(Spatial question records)
************

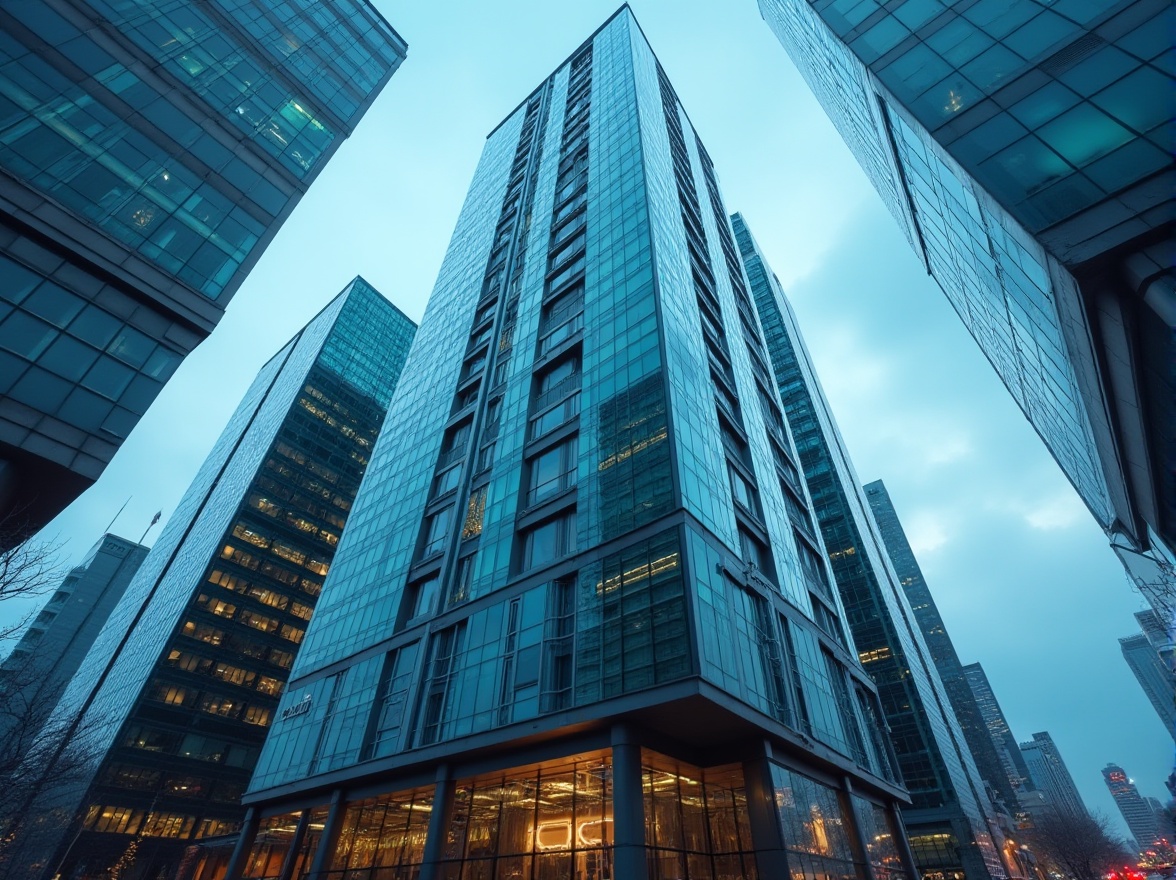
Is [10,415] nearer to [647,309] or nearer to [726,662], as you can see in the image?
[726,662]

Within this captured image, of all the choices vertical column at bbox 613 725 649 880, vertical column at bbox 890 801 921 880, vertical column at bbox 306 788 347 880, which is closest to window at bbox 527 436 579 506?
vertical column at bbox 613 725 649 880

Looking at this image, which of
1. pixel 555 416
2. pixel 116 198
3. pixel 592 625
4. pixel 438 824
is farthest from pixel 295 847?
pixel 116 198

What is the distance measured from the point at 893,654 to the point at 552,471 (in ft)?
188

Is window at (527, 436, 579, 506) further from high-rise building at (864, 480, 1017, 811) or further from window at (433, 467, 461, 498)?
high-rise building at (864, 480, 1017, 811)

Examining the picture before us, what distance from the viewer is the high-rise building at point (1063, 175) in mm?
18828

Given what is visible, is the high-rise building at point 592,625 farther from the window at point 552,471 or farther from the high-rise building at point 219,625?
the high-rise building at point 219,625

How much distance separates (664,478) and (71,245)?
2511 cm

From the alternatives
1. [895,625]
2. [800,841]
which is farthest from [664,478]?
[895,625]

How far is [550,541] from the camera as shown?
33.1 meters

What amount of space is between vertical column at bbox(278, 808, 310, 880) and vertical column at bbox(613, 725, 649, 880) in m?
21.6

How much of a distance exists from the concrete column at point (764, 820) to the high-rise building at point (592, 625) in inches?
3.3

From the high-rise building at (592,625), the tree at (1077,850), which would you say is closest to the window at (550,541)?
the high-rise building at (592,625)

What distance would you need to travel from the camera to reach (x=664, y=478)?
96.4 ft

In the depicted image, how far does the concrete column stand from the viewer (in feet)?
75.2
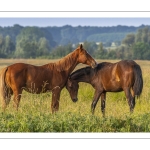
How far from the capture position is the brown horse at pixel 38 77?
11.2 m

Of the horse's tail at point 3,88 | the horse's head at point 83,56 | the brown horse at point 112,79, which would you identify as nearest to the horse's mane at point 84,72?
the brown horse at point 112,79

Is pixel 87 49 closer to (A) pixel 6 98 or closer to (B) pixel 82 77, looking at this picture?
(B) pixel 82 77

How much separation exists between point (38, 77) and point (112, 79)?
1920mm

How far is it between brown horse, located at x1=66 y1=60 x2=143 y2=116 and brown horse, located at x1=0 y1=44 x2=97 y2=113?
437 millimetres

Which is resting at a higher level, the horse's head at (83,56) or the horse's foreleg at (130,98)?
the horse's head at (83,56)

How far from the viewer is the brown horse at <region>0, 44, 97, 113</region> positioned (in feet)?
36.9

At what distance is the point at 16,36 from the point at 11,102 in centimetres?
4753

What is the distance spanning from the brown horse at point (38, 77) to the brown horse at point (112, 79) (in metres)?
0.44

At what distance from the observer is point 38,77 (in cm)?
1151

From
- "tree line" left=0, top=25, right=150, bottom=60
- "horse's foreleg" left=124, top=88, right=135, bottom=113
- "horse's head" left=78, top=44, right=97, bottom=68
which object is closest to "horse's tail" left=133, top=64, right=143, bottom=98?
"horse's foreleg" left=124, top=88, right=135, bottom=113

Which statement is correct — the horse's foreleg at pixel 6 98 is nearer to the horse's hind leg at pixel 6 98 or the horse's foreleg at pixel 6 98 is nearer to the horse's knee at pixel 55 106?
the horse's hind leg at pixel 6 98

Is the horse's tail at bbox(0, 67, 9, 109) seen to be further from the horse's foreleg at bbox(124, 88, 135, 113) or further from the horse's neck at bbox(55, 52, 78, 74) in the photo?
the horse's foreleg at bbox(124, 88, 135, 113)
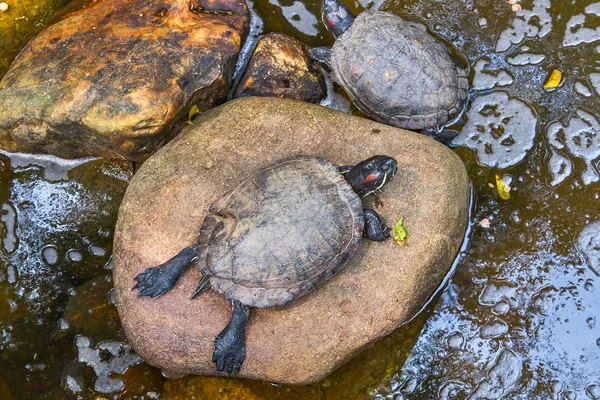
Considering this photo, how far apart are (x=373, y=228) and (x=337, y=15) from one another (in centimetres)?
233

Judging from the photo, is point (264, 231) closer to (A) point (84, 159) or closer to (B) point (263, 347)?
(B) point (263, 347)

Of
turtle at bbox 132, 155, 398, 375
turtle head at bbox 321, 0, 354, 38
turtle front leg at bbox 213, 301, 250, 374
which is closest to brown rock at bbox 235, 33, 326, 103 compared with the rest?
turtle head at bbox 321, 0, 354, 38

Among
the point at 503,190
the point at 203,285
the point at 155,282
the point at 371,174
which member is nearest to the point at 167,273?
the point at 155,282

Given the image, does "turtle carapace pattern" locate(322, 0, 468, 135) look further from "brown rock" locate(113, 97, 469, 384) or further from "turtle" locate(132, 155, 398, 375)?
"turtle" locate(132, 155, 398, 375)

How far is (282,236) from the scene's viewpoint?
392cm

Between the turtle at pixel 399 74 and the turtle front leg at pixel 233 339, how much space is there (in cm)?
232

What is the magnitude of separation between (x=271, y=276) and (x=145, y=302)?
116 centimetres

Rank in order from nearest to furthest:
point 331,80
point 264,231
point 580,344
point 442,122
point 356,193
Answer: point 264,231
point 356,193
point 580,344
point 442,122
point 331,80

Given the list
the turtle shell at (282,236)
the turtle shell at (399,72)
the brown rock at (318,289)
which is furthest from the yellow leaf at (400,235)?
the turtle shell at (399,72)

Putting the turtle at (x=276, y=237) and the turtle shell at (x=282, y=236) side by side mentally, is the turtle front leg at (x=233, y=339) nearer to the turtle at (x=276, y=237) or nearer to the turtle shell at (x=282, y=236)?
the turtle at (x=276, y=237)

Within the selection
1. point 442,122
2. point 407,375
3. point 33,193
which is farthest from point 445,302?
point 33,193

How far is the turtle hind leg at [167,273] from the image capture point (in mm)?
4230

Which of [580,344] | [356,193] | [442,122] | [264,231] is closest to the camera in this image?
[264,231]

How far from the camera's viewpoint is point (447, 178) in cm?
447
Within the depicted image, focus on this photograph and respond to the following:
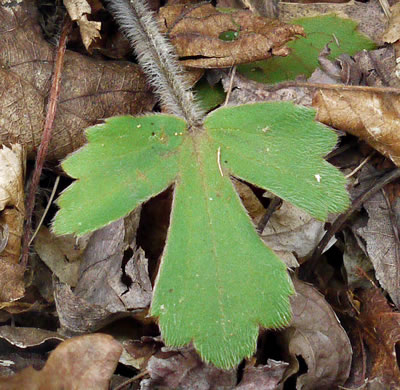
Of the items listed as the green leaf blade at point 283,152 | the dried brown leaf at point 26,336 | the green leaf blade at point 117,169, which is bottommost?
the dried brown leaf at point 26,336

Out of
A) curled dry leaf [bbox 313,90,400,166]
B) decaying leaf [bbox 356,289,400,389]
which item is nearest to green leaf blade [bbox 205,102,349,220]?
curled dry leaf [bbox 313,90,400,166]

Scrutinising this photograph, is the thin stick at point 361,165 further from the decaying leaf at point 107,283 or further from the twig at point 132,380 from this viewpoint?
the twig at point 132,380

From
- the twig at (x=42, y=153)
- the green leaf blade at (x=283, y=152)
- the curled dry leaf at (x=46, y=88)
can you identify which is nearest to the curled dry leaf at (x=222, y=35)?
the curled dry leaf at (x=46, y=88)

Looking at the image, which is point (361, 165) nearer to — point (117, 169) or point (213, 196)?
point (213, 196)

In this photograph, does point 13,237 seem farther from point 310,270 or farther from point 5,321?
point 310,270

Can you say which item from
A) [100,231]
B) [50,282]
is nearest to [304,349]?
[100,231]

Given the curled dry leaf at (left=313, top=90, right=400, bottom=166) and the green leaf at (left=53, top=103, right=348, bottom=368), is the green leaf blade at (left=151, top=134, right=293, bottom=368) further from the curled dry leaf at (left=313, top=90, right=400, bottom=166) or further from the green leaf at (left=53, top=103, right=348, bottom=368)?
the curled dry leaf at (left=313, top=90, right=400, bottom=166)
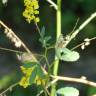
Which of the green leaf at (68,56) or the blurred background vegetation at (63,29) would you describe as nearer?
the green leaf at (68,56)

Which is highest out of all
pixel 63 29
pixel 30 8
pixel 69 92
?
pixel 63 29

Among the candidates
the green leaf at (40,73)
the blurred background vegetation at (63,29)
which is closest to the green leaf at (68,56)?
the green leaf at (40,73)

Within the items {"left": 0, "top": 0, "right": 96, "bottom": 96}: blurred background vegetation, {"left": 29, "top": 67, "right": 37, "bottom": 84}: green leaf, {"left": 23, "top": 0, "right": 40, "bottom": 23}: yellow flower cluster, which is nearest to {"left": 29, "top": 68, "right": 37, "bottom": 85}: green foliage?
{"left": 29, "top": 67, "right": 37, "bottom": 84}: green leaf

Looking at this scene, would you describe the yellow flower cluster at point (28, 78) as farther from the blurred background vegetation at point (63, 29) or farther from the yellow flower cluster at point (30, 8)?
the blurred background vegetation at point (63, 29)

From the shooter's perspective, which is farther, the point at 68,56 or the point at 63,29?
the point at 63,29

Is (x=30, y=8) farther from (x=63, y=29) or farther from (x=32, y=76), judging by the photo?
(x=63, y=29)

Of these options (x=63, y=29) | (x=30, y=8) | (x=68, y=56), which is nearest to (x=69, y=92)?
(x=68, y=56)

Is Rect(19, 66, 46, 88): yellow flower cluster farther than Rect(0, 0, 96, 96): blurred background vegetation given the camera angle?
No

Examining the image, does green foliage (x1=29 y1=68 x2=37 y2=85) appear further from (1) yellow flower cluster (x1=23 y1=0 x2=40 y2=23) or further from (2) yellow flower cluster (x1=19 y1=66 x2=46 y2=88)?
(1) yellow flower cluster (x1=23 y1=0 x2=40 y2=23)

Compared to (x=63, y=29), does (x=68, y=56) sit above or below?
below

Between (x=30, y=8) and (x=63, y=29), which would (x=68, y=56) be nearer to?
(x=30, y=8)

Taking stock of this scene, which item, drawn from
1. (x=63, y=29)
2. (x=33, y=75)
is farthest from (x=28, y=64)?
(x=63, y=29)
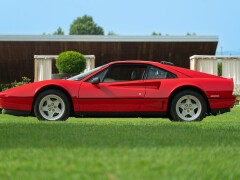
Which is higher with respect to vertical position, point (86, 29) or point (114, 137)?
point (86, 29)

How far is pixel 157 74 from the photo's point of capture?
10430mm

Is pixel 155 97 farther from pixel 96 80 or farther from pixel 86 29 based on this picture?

************

◆ Stated exercise
Each line from the one containing "Which is highest out of all" through the last line of the listing is to be given again exactly, with no pictures and no other lines.

◆ Output for this task
Which is highest out of all
pixel 63 29
pixel 30 8
pixel 69 92
?
pixel 63 29

Among the candidates
the green leaf at (40,73)
the blurred background vegetation at (63,29)
which is closest to the green leaf at (68,56)?
the green leaf at (40,73)

Within the items {"left": 0, "top": 0, "right": 96, "bottom": 96}: blurred background vegetation, {"left": 29, "top": 67, "right": 37, "bottom": 84}: green leaf, {"left": 23, "top": 0, "right": 40, "bottom": 23}: yellow flower cluster, which is nearest to {"left": 29, "top": 68, "right": 37, "bottom": 85}: green foliage?
{"left": 29, "top": 67, "right": 37, "bottom": 84}: green leaf

Looking at this scene, would you describe the yellow flower cluster at point (28, 78) as farther from the blurred background vegetation at point (63, 29) or farther from the yellow flower cluster at point (30, 8)?
the blurred background vegetation at point (63, 29)

From the shooter's perspective, which is farther, the point at 68,56 or the point at 63,29?
the point at 63,29

Is (x=30, y=8) farther from (x=63, y=29) or farther from (x=32, y=76), judging by the photo?
(x=63, y=29)

Of these options (x=63, y=29) | (x=30, y=8) | (x=68, y=56), which is nearest to (x=69, y=92)?
(x=68, y=56)

Is Rect(19, 66, 46, 88): yellow flower cluster farther than Rect(0, 0, 96, 96): blurred background vegetation given the camera angle?
No

Examining the image, does green foliage (x1=29 y1=68 x2=37 y2=85) appear further from (1) yellow flower cluster (x1=23 y1=0 x2=40 y2=23) or further from (2) yellow flower cluster (x1=19 y1=66 x2=46 y2=88)?
(1) yellow flower cluster (x1=23 y1=0 x2=40 y2=23)

Compared to (x=63, y=29), does (x=68, y=56) sit above or below?
below

Between (x=30, y=8) and (x=63, y=29), which would (x=68, y=56) be nearer to?
(x=30, y=8)

Taking stock of this scene, which item, drawn from
1. (x=63, y=29)
2. (x=33, y=75)
is farthest from (x=28, y=64)?
(x=63, y=29)
Which is higher with respect to vertical position, point (86, 29) or point (114, 137)?
point (86, 29)

How far is pixel 157 74 from the photo's point of capture?
10430mm

Is pixel 155 97 farther from pixel 96 80 or farther from pixel 86 29 based on this picture?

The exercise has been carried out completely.